African Leaders Tell Putin: ‘We Have a Right to Call for Peace’
African leaders pressed Russian President Vladimir Putin on Friday to move ahead with their plan to end the Ukraine conflict and to renew a deal crucial to Africa on the safe wartime export of Ukrainian grain, which Moscow tore up last week.
While not directly critical of Russia, their interventions on the second day of a summit were more concerted and forceful than those that African countries have voiced previously.
They served as reminders of the depth of African concern at the consequences of the war, especially rising food prices.
“This war must end. And it can only end on the basis of justice and reason,” African Union (AU) Commission Chairman Moussa Faki Mahamat told Putin and African leaders in St. Petersburg.
“The disruptions of energy and grain supplies must end immediately. The grain deal must be extended for the benefit of all the peoples of the world, Africans in particular.”

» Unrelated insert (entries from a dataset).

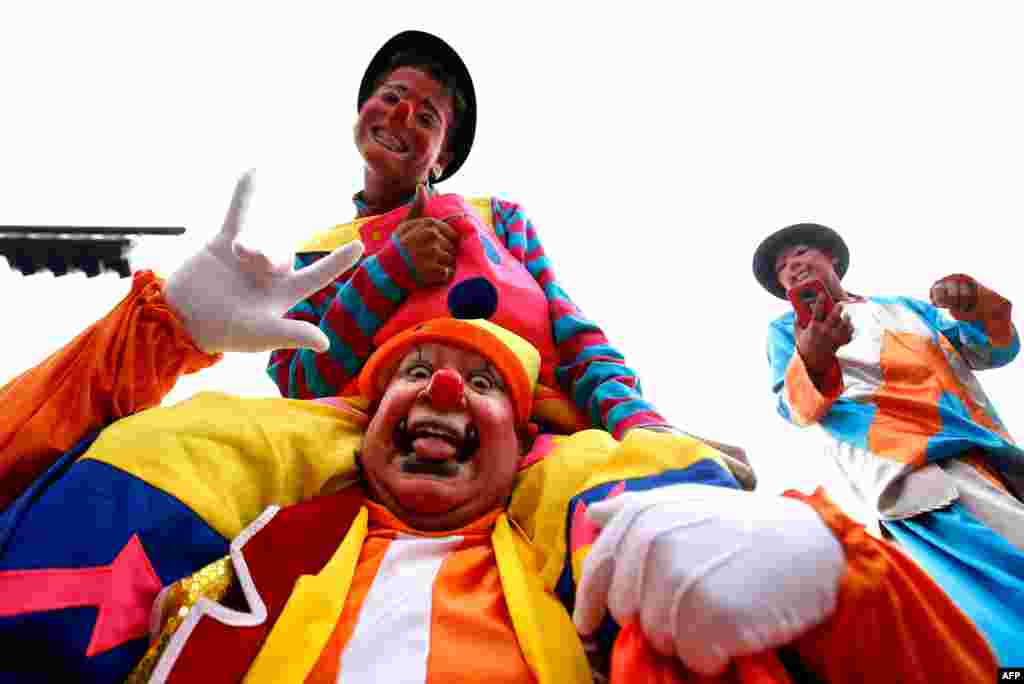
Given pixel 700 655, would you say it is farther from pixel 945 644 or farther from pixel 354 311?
pixel 354 311

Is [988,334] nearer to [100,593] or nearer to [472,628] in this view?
[472,628]

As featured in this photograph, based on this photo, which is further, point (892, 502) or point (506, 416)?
point (892, 502)

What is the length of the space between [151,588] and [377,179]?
100cm

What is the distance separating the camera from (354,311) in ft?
3.69

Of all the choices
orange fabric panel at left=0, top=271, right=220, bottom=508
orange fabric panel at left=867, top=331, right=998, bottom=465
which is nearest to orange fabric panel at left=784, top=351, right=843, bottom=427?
orange fabric panel at left=867, top=331, right=998, bottom=465

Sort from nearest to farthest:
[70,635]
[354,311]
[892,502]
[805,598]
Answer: [805,598] → [70,635] → [354,311] → [892,502]

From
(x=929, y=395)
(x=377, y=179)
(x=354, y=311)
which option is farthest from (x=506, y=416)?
(x=929, y=395)

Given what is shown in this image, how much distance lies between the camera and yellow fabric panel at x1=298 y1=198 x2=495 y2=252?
131 centimetres

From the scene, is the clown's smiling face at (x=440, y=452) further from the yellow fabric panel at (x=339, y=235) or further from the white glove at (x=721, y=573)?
the yellow fabric panel at (x=339, y=235)

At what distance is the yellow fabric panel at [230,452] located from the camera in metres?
0.70

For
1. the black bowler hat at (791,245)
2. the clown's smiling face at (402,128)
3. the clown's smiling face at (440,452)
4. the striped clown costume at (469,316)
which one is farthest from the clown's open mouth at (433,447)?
the black bowler hat at (791,245)

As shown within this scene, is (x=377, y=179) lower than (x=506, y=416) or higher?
higher

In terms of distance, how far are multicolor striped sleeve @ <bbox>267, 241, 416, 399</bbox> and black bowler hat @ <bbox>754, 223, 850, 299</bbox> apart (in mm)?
1564

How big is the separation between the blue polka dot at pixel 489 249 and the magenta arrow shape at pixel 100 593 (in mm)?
729
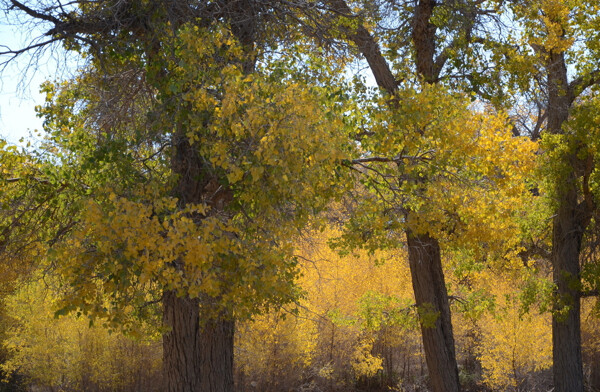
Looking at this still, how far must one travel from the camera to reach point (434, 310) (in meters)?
10.5

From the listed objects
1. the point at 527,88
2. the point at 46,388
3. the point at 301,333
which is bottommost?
the point at 46,388

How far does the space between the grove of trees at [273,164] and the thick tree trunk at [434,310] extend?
34mm

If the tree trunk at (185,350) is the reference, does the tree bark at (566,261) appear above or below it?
above

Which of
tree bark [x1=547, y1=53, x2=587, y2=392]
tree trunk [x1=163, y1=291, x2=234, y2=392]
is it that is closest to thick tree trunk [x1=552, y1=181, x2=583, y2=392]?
tree bark [x1=547, y1=53, x2=587, y2=392]

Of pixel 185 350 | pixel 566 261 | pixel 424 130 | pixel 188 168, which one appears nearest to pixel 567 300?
pixel 566 261

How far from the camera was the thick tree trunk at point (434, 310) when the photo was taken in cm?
1050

Reuters reported in June that the African plan floats a series of possible steps to defuse the conflict, including a Russian troop pullback, removal of Russian tactical nuclear weapons from Belarus, suspension of an International Criminal Court arrest warrant against Putin and sanctions relief.
Putin gave it a cool reception when African leaders presented it to him last month. In public remarks on Friday, he restated in similar terms his argument that Ukraine and the West, not Russia, were responsible for the conflict.
Republic of Congo President Denis Sassou Nguesso said the initiative “deserves the closest attention,” calling “urgently” for peace.
South African President Cyril Ramaphosa told Putin: “We feel that we have a right to call for peace — the ongoing conflict also negatively affects us.”
The stream of calls prompted Putin repeatedly to defend Russia’s position and finally to make an eight-minute statement, later issued by the Kremlin in a video, at the start of evening talks with the African leaders behind the peace plan.
He again accused the West of backing a “coup” in Kyiv in 2014 — when a wave of street protests forced Ukraine’s pro-Russian president to flee — and of trying to draw Ukraine into the U.S.-led NATO military alliance and undermine Russian statehood.
He said it was Kyiv that was refusing to negotiate under a decree passed shortly after he claimed last September to have annexed four Ukrainian regions that Russia partly controls, adding: “The ball is entirely in their court.”
‘New realities’
Russia has long said it is open to talks but that these must take account of the “new realities” on the ground.
AU chair Azali Assoumani said Putin had shown his readiness to talk, and “now we have to convince the other side.”
But Ukrainian President Volodymyr Zelenskyy has rejected the idea of a ceasefire now that would leave Russia in control of nearly a fifth of his country and give its forces time to regroup after 17 grinding months of war.
At the summit, Egyptian President Abdel Fattah el-Sissi urged Russia to revive the Black Sea grain deal which, until Moscow refused to renew it last week, had granted Ukraine a “safe corridor” to export grain from its seaports despite the conflict.
Egypt is a big buyer of grain via the Black Sea route, and Sissi told the summit it was “essential to reach agreement” on reviving the deal.
Putin responded by arguing, as he has in the past, that rising world food prices were a consequence of Western policy mistakes long predating the Ukraine war.
He has repeatedly said Russia quit the agreement because the deal was not getting grain to the poorest countries and the West was not keeping its side of the bargain.
Russia’s withdrawal and its bombardment of Ukrainian ports and grain depots have prompted accusations from Ukraine and the West that Russia is using food as a weapon of war and driving the global wheat price up by some 9%.
On Thursday, Putin promised to deliver up to 300,000 tons of free Russian grain — which U.N. Secretary-General Antonio Guterres called a “handful of donations” — among six of the countries attending the summit.
Assoumani said this might not be enough, and what was needed was a cease-fire.
Putin wanted the summit to energize Russia’s ties with Africa and enlist its support in countering what he describes as U.S. hegemony and Western neo-colonialism.
Many of the leaders praised Moscow’s support for their countries in their 20th-century liberation struggles, and the final declaration promised Russia would help them seek compensation for the damage done by colonial rule.
The leaders of Mali and Central African Republic, whose governments have relied heavily on the services of Russia’s Wagner mercenary group, both expressed gratitude to Putin.